▸ What you are asked to do:
Report how many lines in the data include the string "inferred", and add nothing else.

▸ Data supplied:
______________________________

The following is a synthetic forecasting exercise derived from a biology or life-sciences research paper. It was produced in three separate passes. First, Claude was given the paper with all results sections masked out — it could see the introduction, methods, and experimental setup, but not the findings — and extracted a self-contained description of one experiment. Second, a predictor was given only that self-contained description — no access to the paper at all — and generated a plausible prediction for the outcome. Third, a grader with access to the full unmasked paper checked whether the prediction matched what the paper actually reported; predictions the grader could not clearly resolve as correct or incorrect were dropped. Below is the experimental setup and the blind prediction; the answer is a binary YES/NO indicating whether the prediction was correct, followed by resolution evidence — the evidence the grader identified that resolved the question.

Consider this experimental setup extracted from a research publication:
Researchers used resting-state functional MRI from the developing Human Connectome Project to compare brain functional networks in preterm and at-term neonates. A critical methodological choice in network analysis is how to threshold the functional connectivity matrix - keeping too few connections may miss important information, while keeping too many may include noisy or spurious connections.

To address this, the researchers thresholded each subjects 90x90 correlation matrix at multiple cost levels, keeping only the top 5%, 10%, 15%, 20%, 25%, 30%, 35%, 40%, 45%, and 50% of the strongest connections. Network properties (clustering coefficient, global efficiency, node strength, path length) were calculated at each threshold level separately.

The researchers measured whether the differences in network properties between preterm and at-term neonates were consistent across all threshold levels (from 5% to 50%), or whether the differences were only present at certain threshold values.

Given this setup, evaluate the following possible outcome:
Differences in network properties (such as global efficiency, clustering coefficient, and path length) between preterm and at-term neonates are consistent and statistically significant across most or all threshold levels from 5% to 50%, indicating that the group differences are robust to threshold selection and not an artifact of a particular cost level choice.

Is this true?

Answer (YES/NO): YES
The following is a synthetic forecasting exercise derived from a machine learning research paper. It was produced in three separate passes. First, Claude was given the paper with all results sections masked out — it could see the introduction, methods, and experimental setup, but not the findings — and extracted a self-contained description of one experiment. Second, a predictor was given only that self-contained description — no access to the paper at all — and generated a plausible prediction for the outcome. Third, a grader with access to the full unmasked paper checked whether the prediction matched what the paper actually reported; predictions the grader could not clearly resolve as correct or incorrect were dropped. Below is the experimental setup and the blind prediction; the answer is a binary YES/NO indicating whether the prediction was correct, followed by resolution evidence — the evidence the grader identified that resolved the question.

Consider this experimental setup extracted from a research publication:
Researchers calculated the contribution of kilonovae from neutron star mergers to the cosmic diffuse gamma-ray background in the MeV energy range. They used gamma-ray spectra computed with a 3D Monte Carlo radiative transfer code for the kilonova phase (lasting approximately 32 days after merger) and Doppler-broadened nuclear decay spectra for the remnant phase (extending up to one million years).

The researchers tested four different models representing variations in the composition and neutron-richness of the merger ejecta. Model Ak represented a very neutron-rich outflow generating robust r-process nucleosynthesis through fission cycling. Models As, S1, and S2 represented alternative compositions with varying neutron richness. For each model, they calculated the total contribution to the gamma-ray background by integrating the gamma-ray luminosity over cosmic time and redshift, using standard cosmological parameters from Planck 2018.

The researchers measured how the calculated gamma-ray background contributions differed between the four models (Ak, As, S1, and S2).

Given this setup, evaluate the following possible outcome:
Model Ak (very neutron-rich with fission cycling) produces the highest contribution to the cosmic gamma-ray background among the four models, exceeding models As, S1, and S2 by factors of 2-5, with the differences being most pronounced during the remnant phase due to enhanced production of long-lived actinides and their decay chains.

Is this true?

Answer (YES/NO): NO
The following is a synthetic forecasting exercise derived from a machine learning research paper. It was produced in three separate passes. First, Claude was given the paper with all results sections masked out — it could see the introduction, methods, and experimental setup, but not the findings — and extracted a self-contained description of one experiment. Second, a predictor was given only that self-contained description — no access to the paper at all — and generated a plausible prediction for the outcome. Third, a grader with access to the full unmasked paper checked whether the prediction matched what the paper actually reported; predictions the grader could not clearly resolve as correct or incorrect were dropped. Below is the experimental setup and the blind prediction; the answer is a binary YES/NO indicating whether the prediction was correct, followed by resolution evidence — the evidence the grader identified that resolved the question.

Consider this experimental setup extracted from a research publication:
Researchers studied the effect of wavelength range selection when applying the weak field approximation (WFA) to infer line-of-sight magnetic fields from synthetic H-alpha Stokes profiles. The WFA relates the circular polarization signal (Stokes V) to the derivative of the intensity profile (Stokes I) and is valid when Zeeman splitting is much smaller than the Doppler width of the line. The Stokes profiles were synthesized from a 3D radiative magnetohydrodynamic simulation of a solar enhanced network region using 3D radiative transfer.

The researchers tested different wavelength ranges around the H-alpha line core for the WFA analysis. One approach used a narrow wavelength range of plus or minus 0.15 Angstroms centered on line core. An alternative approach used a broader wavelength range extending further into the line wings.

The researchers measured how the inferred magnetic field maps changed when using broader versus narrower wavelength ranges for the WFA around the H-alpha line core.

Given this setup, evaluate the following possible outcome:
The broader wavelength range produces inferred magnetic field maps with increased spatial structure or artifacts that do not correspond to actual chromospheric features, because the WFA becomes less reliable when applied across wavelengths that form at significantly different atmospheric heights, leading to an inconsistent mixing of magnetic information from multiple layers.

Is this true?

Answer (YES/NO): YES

______________________________

▸ Response to this exercise:
2